• [Rows of scene-based spatial questions]
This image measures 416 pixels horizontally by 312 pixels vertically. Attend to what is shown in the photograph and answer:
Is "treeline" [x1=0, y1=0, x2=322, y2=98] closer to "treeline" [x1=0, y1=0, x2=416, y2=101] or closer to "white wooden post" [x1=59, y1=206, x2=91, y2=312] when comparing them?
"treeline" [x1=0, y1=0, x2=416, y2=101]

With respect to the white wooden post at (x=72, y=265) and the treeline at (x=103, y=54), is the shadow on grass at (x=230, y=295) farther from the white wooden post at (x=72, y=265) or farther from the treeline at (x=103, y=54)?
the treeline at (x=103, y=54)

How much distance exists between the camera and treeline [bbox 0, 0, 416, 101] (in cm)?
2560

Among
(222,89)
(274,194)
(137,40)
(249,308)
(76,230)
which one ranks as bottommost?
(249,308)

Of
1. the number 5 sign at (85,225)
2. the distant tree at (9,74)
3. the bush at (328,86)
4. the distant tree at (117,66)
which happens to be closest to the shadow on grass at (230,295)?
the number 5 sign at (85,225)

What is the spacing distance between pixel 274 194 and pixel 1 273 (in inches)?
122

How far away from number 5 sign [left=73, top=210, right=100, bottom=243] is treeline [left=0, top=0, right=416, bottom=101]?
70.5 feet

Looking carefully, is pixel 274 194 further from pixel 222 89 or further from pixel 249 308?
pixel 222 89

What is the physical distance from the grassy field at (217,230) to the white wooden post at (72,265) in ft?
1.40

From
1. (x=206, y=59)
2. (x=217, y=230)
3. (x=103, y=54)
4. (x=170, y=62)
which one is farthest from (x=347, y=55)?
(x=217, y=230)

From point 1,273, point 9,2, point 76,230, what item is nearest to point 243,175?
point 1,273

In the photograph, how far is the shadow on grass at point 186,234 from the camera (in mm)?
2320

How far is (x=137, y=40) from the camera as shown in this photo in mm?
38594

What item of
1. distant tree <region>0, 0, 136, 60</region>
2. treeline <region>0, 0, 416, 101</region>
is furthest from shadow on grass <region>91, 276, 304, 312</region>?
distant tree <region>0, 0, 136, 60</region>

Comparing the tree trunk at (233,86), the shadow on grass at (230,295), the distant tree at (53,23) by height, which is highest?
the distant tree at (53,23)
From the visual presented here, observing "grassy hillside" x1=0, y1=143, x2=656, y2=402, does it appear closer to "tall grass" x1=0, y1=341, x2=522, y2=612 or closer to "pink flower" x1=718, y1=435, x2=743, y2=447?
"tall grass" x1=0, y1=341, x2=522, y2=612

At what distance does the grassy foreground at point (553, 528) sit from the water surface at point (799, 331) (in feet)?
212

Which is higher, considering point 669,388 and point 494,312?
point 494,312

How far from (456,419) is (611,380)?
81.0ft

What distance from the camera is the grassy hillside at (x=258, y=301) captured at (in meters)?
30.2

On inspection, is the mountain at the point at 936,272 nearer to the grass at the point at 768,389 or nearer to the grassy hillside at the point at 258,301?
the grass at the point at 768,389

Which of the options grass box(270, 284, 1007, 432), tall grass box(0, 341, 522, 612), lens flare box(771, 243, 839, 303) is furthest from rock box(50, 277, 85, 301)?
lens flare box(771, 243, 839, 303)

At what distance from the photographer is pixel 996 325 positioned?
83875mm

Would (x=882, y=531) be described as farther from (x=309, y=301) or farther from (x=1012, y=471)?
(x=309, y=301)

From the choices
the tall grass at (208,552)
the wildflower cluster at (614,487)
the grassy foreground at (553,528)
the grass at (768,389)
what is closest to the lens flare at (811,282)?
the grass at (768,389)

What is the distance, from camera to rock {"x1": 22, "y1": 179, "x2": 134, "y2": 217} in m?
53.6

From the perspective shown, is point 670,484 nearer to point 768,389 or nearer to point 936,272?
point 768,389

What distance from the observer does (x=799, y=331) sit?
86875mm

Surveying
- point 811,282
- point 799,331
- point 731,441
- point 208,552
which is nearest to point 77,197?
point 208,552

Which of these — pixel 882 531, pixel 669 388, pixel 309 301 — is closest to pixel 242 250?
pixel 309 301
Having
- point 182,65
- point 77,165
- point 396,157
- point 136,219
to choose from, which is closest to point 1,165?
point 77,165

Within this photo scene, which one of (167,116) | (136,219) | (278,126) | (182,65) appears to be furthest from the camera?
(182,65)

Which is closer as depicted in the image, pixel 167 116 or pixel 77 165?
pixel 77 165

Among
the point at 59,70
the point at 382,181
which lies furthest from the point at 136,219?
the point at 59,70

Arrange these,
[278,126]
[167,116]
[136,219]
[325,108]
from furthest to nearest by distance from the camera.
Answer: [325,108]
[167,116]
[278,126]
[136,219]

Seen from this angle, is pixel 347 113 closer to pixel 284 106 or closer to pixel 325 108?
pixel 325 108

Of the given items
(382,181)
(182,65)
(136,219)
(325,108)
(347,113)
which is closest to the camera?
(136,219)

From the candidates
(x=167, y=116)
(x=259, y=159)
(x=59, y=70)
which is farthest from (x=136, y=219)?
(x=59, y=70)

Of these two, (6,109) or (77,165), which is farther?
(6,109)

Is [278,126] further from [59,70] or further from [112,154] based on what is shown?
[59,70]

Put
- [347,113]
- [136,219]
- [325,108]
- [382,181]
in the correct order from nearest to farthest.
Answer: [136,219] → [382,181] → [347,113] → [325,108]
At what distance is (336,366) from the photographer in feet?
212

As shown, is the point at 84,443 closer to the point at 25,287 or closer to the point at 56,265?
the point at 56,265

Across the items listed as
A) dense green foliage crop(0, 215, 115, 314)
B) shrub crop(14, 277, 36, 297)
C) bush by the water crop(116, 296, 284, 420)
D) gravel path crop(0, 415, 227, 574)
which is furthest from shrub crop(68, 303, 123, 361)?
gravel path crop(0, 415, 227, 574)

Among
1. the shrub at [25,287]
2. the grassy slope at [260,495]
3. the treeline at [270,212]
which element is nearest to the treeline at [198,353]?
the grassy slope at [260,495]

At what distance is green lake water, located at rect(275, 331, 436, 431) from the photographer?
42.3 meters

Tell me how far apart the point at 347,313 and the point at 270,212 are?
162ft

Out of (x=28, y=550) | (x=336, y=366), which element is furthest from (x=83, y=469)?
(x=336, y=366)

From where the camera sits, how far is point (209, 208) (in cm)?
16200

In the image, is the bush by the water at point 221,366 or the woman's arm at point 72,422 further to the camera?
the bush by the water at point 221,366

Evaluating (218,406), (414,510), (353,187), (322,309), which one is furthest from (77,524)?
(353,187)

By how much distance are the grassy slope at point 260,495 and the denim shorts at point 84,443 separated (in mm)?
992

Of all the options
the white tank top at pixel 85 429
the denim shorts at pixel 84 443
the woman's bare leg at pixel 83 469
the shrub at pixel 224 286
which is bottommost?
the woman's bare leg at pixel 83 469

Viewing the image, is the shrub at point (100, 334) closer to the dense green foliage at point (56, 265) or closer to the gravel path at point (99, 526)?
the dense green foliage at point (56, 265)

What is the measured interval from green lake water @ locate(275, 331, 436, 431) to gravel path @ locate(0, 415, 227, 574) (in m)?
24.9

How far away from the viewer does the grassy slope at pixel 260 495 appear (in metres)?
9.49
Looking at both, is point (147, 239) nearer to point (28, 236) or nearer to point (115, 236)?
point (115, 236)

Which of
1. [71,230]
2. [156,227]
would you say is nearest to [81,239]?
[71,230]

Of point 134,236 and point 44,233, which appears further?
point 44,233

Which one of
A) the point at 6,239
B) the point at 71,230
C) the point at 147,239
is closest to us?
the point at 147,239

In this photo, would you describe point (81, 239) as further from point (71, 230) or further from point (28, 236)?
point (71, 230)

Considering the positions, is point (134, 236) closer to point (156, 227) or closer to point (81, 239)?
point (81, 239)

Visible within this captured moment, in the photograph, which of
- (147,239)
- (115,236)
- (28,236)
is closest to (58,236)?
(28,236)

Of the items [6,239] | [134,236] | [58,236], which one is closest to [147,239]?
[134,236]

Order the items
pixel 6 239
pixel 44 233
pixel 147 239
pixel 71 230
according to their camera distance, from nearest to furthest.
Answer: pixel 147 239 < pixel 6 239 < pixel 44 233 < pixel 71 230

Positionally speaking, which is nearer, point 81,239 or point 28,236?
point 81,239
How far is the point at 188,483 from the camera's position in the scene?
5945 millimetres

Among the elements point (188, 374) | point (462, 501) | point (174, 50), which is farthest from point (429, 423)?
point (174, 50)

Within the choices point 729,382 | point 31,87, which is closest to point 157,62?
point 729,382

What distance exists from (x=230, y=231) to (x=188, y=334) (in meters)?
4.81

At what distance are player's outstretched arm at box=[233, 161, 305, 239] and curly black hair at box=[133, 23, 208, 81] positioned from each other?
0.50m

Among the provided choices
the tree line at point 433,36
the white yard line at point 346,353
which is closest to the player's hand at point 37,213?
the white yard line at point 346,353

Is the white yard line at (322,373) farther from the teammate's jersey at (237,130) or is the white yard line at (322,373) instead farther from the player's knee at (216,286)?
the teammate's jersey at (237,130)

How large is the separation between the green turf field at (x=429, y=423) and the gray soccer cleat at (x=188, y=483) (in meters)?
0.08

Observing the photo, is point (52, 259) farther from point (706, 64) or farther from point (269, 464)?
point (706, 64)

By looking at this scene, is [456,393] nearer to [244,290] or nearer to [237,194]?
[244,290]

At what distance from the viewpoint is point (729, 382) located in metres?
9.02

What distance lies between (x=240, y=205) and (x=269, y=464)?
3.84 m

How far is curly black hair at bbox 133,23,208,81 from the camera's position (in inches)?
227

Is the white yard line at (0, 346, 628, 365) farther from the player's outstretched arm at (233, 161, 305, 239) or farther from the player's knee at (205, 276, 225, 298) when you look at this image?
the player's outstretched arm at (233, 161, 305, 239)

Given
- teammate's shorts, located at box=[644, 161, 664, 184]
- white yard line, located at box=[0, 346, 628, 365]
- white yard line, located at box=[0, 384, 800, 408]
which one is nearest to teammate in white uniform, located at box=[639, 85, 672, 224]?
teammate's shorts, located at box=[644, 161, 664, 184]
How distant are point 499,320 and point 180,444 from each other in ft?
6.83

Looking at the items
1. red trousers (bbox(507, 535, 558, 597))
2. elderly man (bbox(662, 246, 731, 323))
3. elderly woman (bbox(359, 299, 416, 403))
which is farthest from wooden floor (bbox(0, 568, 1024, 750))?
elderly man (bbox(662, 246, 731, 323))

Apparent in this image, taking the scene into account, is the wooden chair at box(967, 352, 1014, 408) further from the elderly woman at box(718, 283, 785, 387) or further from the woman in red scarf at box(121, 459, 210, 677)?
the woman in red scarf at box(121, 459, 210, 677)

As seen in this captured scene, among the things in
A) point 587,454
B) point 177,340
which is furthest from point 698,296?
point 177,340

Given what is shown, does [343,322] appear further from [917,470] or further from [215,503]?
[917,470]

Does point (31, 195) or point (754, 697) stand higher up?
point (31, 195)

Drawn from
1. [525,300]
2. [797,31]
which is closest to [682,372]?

• [Exercise directions] Echo verbatim the lines running from the line containing "Does point (31, 195)" through the last line of the rows, including both ends.

• [Solution for this problem]
Does point (31, 195) or point (754, 697) stand higher up?
point (31, 195)

Drawn from
1. [525,300]
2. [797,31]
which is closest to [682,372]?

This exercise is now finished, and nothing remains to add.